The intended use case is a server that you provisioned exclusively for use with Dallnger.

First you need to tell dallinger a server you can use. There are some prerequisites:

Ports 80 and 443 should be free (Dallinger will install a web server and take care of getting SSL certificates for you)

ssh should be configured to enable passwordless login

The user on the server needs passwordless sudo

Given an IP address or a DNS name of the server and a username, add the host to the list of known dallinger servers:

dallinger docker-ssh servers add --user $SERVER_USER --host $SERVER_HOSTNAME_OR_IP

You can configure SSH authentication using a PEM file by setting the server_pem configuration variable in your config.txt or ~/.dallingerconfig:

[Parameters]
server_pem = /path/to/your/key.pem

The PEM file will be used for SSH authentication when connecting to the server.

Dallinger verifies that docker and docker compose are installed, and installs them if they are not. The installation should take a couple of minutes.

Now you can deploy an experiment image to the server:

dallinger docker-ssh deploy --image ghcr.io/dallinger/dallinger/bartlett1932@sha256:0586d93bf49fd555031ffe7c40d1ace798ee3a2773e32d467593ce3de40f35b5 -c recruiter hotair -c dashboard_password foobar

In this example we use the hotair recruiter and set the dashboard password to foobar. The above command will output:

Connecting to 0.0.0.0
Connected.
Launched http and postgresql servers. Starting experiment
Creating database dlgr-d5543ddd
Experiment dlgr-d5543ddd started. Initializing database
Database initialized
Launching experiment
Initial recruitment list:
https://dlgr-d5543ddd.0.0.0.0.nip.io/ad?recruiter=hotair&assignmentId=F2Q19C&hitId=BE9BWB&workerId=YC30TJ&mode=debug
Additional details:
Recruitment requests will open browser windows automatically.
To display the logs for this experiment you can run:
ssh debian@0.0.0.0 docker compose -f '~/dallinger/dlgr-d5543ddd/docker-compose.yml' logs -f
You can now log in to the console at https://dlgr-d5543ddd.0.0.0.0.nip.io/dashboard as user admin using password foobar

Dallinger uses the free service [nip.io](https://nip.io/) to provide a URL for the experiment to get an SSL certificate from Let’s Encrypt. The experiment URL is a combination of the app id and the server IP. In this case the id of the deployed experiment is dlgr-d5543ddd.

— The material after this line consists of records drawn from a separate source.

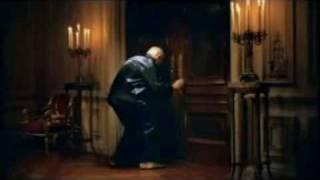 Download Profeti - Rubacuori Video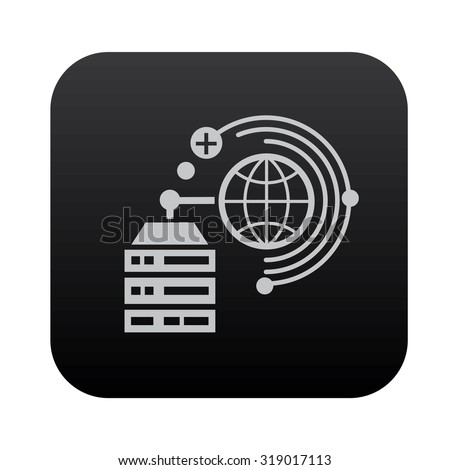 Database server and network on black button blackboard,vector - stock vector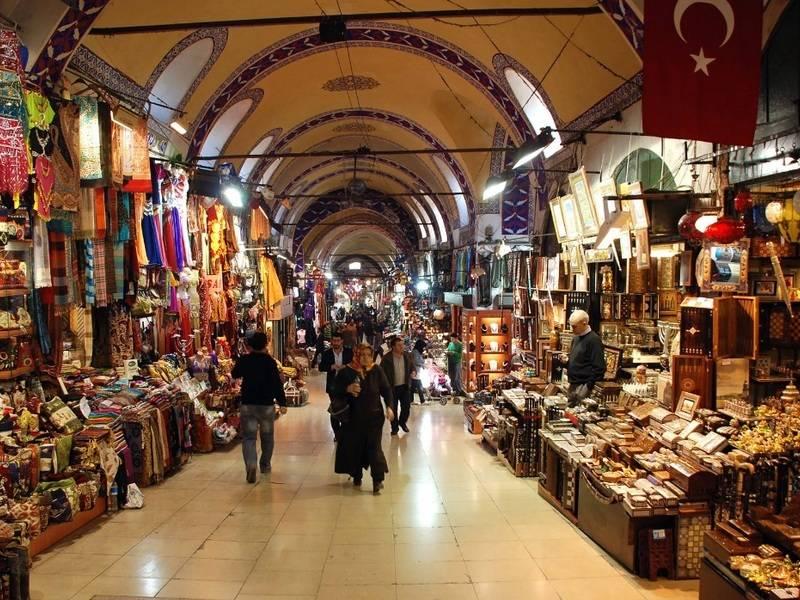 Гранд-базар в стамбуле - смотреть разрешается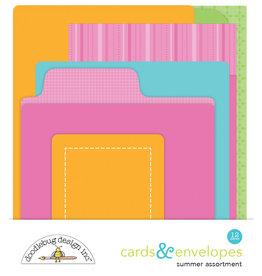DOODLEBUG summer assortment cards & envelopes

If you need to run an experiment on Amazon Mechanical Turk in sandbox mode you can set the mode to sandbox using the -c option like this:

dallinger docker-ssh deploy --image ghcr.io/dallinger/dallinger/bartlett1932@sha256:0586d93bf49fd555031ffe7c40d1ace798ee3a2773e32d467593ce3de40f35b5 -c mode sandbox

To export the data from an experiment running on a server, run:

dallinger docker-ssh export --app $APP_ID

To stop an experiment and remove its containers from the server, run:

dallinger docker-ssh destroy --app $APP_ID

Note

When deploying to a server using docker, the experiment can save files to the directory /var/lib/dallinger. This directory will be visible on the server as ~/dallinger-data/${experiment_id}.

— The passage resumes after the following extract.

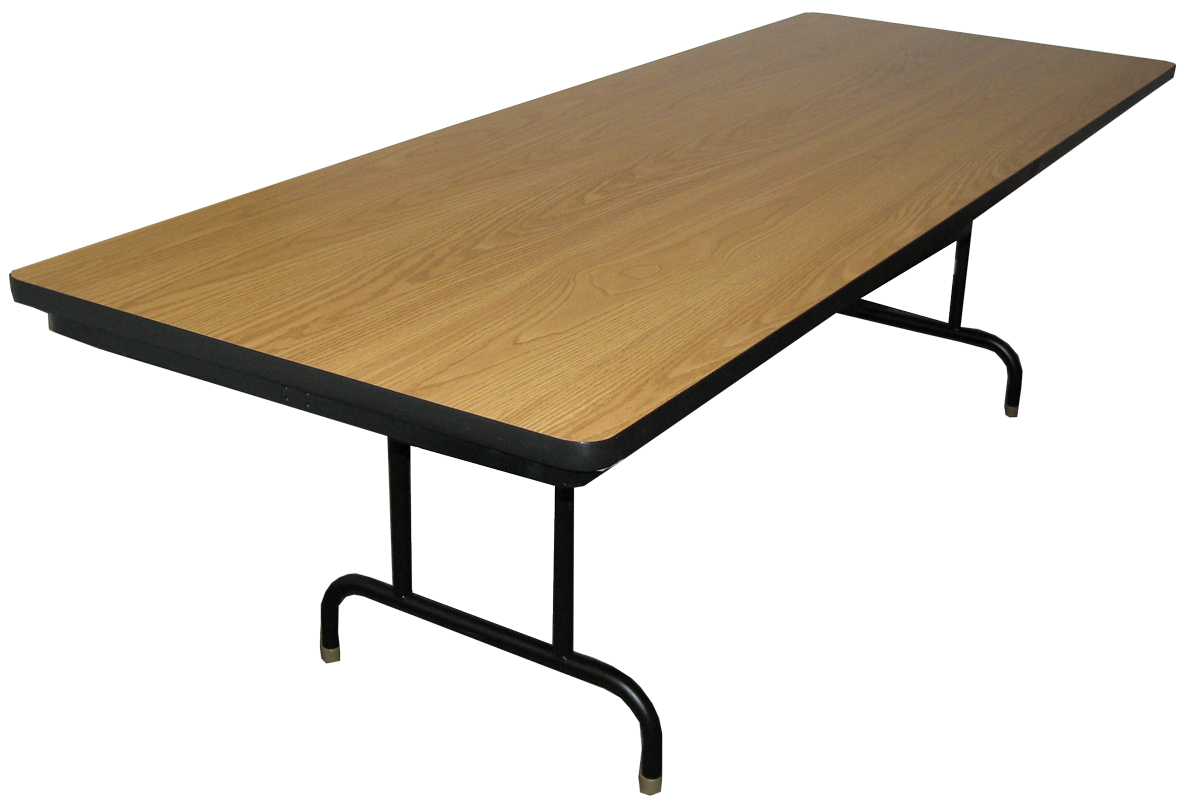 Table Png Image Table Folding Table Home Decor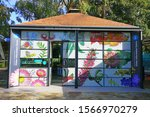 perth  australia  11 jul 2019 ...   Shutterstock . vector #1566970279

Support for python dependencies in private repositories

An experiment can depend on a package that is in a private repository. Dallinger will use the ssh agent to authenticate against the remote repository. In this case the dependency needs to be specified with the git+ssh protocol:

git+ssh://git@github.com/<orgname>/<reponame>#egg=<eggname>

Dallinger will make docker checkout the private repository using the ssh agent. The package will be included in the experiment image, but the credentials used to download it will not.

Note

The ssh agent needs to be running, the SSH_AUTH_SOCK environment variable should point to its socket path and the ssh key needed for the server needs to be loaded. You chan check the latter with ssh-add -l.